A sampling of people born in Tiger years
Lou Diamond Phillips
Queen Elizabeth II
Ta said that a lot of these superstitions are derived from philosophies of Buddhism and Taoism, mixed together with feng shui, folklore and mythology. Even if you go from northern China to southern China, there are stark differences between what is considered lucky and unlucky, she said. And especially in the U.S., where Lunar New Year is celebrated across Chinese, Taiwanese, Korean, Vietnamese, Singaporean, Japanese and other diasporas, traditions get blended together.
Stephen Cronin, a tiger, was raised in an Irish Catholic family. He began observing the Lunar New Year after he married his wife, who is Chinese and Korean. She makes a habit of serving longevity noodles each year.
“I now have access to more traditions important to so many people around the globe,” said Cronin, an electrical engineering and physics professor at USC.
Their son, Alistair Cronin, 11, is also a tiger, but he wishes he “got the sign that’s the fishes” — folding in Pisces from the Western zodiac — rather than the year of the jungle cat. That’s due to his love of fishing, a sport that’s taken him to Catalina Island, Hawaii and Mexico.
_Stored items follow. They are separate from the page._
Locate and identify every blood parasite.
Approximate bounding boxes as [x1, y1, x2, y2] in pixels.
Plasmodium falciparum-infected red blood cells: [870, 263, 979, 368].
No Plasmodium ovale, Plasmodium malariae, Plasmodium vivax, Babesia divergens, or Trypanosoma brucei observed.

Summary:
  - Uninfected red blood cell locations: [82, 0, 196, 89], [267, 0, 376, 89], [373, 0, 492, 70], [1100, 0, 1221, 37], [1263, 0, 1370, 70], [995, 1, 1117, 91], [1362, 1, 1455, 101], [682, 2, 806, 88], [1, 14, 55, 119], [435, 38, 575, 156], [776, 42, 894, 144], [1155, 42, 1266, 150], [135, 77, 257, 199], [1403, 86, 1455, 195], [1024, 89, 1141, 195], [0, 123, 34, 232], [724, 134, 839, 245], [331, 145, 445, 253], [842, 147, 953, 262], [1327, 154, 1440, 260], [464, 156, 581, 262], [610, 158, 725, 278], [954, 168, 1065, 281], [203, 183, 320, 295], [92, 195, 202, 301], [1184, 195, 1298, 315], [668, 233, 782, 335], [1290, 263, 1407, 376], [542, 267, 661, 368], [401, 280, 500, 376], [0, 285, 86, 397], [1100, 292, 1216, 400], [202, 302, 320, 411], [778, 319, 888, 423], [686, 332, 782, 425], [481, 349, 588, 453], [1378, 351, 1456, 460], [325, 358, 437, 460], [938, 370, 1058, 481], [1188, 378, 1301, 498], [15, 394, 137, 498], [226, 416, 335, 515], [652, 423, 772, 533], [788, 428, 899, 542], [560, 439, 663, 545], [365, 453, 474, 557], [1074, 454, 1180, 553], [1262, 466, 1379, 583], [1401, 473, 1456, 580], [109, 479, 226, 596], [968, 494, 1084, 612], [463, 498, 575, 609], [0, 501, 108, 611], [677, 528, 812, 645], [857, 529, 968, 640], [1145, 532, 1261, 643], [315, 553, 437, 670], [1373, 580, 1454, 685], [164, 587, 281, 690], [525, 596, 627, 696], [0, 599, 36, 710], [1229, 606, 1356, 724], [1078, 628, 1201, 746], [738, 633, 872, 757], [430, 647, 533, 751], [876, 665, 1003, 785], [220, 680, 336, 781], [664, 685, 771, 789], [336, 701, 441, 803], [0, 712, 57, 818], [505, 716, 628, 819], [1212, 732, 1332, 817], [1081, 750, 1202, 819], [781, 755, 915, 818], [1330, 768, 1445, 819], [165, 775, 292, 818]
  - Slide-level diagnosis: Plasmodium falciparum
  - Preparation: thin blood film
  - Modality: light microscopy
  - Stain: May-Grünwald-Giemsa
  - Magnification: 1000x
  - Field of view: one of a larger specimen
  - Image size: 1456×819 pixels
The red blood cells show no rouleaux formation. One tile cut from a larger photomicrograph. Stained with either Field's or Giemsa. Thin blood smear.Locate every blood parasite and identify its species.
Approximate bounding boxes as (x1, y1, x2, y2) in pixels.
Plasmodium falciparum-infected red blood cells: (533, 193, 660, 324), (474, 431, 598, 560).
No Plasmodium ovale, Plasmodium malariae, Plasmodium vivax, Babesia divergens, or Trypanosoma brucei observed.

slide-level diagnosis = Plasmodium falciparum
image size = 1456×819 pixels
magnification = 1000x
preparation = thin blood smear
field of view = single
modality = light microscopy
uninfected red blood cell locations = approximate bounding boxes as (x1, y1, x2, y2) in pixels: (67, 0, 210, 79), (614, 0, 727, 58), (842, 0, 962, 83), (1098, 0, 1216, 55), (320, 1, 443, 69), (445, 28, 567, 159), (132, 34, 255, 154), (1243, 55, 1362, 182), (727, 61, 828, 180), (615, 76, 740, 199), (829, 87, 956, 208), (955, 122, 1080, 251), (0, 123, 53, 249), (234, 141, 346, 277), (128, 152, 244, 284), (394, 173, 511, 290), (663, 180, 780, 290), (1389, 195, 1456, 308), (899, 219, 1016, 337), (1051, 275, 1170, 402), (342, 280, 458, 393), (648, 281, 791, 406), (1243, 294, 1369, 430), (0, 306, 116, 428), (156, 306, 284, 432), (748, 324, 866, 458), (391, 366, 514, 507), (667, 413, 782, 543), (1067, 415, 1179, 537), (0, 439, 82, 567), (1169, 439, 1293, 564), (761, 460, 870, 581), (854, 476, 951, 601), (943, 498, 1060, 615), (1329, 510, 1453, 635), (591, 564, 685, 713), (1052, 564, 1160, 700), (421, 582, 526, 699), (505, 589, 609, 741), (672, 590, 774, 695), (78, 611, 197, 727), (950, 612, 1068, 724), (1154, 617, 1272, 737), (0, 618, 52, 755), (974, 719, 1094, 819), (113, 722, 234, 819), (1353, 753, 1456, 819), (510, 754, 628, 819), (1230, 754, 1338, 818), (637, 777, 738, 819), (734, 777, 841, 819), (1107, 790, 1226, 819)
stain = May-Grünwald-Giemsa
He’s caught mahimahi, mackerel and tilapia.
He knows that tigers “are strong and brave, and I have very strong opinions, like I don’t support commercial fishing because pieces go to waste.”
“But I’m not so brave,” said the sixth-grader at South Pasadena Middle School.
When Alex Wong was 11, his parents took him to a temple and bought him a pig pendant he wore around his neck for the entire Year of the Tiger — to help him avoid “frivolous accidents,” his dad said.
By the time Wong was 23, during his next Year of the Tiger, he didn’t believe in Fan Tai Sui anymore. But he acknowledged that 2010 was the year that he ruptured his Achilles tendon on national television, prematurely ending his much-hyped run on “So You Think You Can Dance.”
“It definitely sucked at the time, but I think it left a mark for people to remember me,” he said. “It gave me a good American underdog story, and it helped put me in places I wouldn’t have been. I wouldn’t have had my Broadway debut if I hadn’t snapped my Achilles.”
Looking back, he said he wouldn’t change anything.
“So then is it bad luck? Or is it good luck?”